[Entries from a dataset]
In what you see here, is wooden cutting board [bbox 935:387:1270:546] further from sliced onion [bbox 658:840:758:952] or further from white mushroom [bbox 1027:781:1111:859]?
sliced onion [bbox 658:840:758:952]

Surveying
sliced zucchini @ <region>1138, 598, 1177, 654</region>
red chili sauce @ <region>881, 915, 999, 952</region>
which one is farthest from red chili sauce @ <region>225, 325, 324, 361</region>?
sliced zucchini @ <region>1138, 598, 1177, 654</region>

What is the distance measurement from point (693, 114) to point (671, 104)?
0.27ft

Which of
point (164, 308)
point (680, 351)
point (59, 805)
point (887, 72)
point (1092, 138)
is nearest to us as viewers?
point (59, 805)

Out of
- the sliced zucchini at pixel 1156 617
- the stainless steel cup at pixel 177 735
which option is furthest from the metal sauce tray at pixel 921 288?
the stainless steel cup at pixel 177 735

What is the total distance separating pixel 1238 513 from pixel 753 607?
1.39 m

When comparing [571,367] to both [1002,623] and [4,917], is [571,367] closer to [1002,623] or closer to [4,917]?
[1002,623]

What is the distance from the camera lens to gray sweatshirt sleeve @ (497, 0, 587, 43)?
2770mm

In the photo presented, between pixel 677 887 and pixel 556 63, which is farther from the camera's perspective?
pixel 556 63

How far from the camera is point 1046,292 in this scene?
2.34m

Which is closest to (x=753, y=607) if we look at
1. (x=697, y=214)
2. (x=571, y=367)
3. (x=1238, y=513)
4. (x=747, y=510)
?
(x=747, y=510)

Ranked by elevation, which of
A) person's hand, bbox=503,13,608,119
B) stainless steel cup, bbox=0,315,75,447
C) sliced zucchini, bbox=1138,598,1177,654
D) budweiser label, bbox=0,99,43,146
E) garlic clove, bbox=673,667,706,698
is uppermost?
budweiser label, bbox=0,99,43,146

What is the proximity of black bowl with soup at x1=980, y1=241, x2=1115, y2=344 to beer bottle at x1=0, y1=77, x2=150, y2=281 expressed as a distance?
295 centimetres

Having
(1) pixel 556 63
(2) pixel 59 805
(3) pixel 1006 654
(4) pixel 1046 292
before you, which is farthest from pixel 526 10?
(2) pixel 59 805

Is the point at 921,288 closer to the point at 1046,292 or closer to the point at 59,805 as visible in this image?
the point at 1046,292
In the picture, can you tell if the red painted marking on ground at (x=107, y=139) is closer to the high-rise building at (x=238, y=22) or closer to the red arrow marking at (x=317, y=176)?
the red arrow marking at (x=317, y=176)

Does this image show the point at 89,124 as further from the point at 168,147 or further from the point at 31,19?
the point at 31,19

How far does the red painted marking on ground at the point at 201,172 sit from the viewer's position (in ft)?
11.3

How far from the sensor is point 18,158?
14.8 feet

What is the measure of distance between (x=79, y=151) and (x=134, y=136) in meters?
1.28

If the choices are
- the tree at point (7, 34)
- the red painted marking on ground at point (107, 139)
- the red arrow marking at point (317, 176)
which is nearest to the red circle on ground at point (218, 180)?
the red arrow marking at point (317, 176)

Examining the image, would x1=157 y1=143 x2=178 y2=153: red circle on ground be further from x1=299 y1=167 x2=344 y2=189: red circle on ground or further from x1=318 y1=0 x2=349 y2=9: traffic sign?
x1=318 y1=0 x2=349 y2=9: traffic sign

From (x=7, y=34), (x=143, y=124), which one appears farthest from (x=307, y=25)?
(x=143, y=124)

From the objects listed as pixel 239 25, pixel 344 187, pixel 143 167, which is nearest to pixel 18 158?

▶ _SHORT TASK_:
Extract the data exactly as given.

▶ _SOLUTION TO THE PROBLEM_:
In what you see here, is wooden cutting board [bbox 935:387:1270:546] further from sliced onion [bbox 658:840:758:952] or further from white mushroom [bbox 1027:781:1111:859]?
sliced onion [bbox 658:840:758:952]

Surveying
sliced zucchini @ <region>1138, 598, 1177, 654</region>
red chili sauce @ <region>881, 915, 999, 952</region>
which one is farthest from red chili sauce @ <region>225, 325, 324, 361</region>?
sliced zucchini @ <region>1138, 598, 1177, 654</region>

What is the distance measurement from point (693, 114) to point (671, 104)?
0.27ft

Which of
point (164, 308)
point (680, 351)
point (59, 805)
point (887, 72)
point (1092, 138)
is nearest to us as viewers?
point (59, 805)

Out of
- the sliced zucchini at pixel 1156 617
- the stainless steel cup at pixel 177 735
which option is furthest from the metal sauce tray at pixel 921 288?
the stainless steel cup at pixel 177 735

What is the total distance separating pixel 1238 513 from pixel 753 607?
1.39 m

When comparing [571,367] to both [1002,623] and [4,917], is [571,367] closer to [1002,623] or closer to [4,917]?
[1002,623]

What is the distance from the camera lens to gray sweatshirt sleeve @ (497, 0, 587, 43)?
2770mm

In the photo presented, between pixel 677 887 and pixel 556 63, which is farther from the camera's perspective?
pixel 556 63

How far from the camera is point 1046,292 in this scene?
2.34m

Which is closest to (x=753, y=607) if we look at
1. (x=697, y=214)
2. (x=571, y=367)
3. (x=1238, y=513)
4. (x=747, y=510)
?
(x=747, y=510)

Ranked by elevation, which of
A) person's hand, bbox=503,13,608,119
B) stainless steel cup, bbox=0,315,75,447
C) sliced zucchini, bbox=1138,598,1177,654
D) budweiser label, bbox=0,99,43,146
E) garlic clove, bbox=673,667,706,698
is uppermost?
budweiser label, bbox=0,99,43,146

What is the proximity of black bowl with soup at x1=980, y1=241, x2=1115, y2=344 to beer bottle at x1=0, y1=77, x2=150, y2=281 expressed as a distance?
295 centimetres

Having
(1) pixel 556 63
(2) pixel 59 805
(3) pixel 1006 654
(4) pixel 1046 292
before you, which is farthest from pixel 526 10?
(2) pixel 59 805

Is the point at 921,288 closer to the point at 1046,292 or closer to the point at 59,805 as visible in this image?
the point at 1046,292
In the picture, can you tell if the red painted marking on ground at (x=107, y=139) is closer to the high-rise building at (x=238, y=22) or closer to the red arrow marking at (x=317, y=176)?
the red arrow marking at (x=317, y=176)

Does this image show the point at 89,124 as further from the point at 168,147 or further from the point at 31,19?
the point at 31,19

How far does the red painted marking on ground at the point at 201,172 sit from the viewer's position (in ft)?
11.3

How far from the sensor is point 18,158?
14.8 feet

What is the measure of distance between (x=79, y=151) and (x=134, y=136) in meters?
1.28

If the choices are
- the tree at point (7, 34)
- the red painted marking on ground at point (107, 139)
- the red arrow marking at point (317, 176)
which is nearest to the red circle on ground at point (218, 180)?
the red arrow marking at point (317, 176)

Examining the image, would x1=157 y1=143 x2=178 y2=153: red circle on ground be further from x1=299 y1=167 x2=344 y2=189: red circle on ground or further from x1=318 y1=0 x2=349 y2=9: traffic sign?
x1=318 y1=0 x2=349 y2=9: traffic sign

From (x=7, y=34), (x=143, y=124), which one appears farthest from (x=307, y=25)?
(x=143, y=124)

From the objects listed as pixel 239 25, pixel 344 187, pixel 143 167, which is nearest to pixel 18 158?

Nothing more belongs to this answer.